Please reproduce the entries in full. Keep every character the same.

:: Data provided ::

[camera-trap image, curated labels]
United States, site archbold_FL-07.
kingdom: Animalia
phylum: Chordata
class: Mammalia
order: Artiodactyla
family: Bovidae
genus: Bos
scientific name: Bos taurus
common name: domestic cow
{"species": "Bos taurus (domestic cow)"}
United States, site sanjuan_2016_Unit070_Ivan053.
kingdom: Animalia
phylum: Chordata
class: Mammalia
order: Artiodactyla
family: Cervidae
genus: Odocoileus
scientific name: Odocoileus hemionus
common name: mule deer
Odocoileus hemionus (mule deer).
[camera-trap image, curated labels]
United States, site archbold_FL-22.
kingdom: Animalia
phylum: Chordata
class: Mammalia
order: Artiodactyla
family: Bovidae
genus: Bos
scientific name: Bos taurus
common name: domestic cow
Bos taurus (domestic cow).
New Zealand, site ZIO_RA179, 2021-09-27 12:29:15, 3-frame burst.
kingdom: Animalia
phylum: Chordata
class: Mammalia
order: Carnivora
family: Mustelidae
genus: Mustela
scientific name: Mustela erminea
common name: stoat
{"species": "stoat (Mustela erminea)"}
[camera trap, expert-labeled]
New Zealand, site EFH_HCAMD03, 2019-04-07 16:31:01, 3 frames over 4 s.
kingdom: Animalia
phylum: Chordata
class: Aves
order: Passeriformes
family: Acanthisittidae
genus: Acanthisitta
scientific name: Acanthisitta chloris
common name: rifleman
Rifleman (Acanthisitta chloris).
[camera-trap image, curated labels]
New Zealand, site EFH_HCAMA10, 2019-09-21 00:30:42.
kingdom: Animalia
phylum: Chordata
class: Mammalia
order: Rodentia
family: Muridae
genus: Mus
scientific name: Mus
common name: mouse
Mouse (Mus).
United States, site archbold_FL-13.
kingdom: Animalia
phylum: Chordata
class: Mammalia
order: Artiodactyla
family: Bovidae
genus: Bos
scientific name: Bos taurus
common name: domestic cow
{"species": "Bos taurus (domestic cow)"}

:::

= Output of the exercise =
[camera-trap image, curated labels]
United States, site archbold_FL-07.
kingdom: Animalia
phylum: Chordata
class: Mammalia
order: Artiodactyla
family: Bovidae
genus: Bos
scientific name: Bos taurus
common name: domestic cow
{"species": "Bos taurus (domestic cow)"}
United States, site sanjuan_2016_Unit070_Ivan053.
kingdom: Animalia
phylum: Chordata
class: Mammalia
order: Artiodactyla
family: Cervidae
genus: Odocoileus
scientific name: Odocoileus hemionus
common name: mule deer
Odocoileus hemionus (mule deer).
[camera-trap image, curated labels]
United States, site archbold_FL-22.
kingdom: Animalia
phylum: Chordata
class: Mammalia
order: Artiodactyla
family: Bovidae
genus: Bos
scientific name: Bos taurus
common name: domestic cow
Bos taurus (domestic cow).
New Zealand, site ZIO_RA179, 2021-09-27 12:29:15, 3-frame burst.
kingdom: Animalia
phylum: Chordata
class: Mammalia
order: Carnivora
family: Mustelidae
genus: Mustela
scientific name: Mustela erminea
common name: stoat
{"species": "stoat (Mustela erminea)"}
[camera trap, expert-labeled]
New Zealand, site EFH_HCAMD03, 2019-04-07 16:31:01, 3 frames over 4 s.
kingdom: Animalia
phylum: Chordata
class: Aves
order: Passeriformes
family: Acanthisittidae
genus: Acanthisitta
scientific name: Acanthisitta chloris
common name: rifleman
Rifleman (Acanthisitta chloris).
[camera-trap image, curated labels]
New Zealand, site EFH_HCAMA10, 2019-09-21 00:30:42.
kingdom: Animalia
phylum: Chordata
class: Mammalia
order: Rodentia
family: Muridae
genus: Mus
scientific name: Mus
common name: mouse
Mouse (Mus).
United States, site archbold_FL-13.
kingdom: Animalia
phylum: Chordata
class: Mammalia
order: Artiodactyla
family: Bovidae
genus: Bos
scientific name: Bos taurus
common name: domestic cow
{"species": "Bos taurus (domestic cow)"}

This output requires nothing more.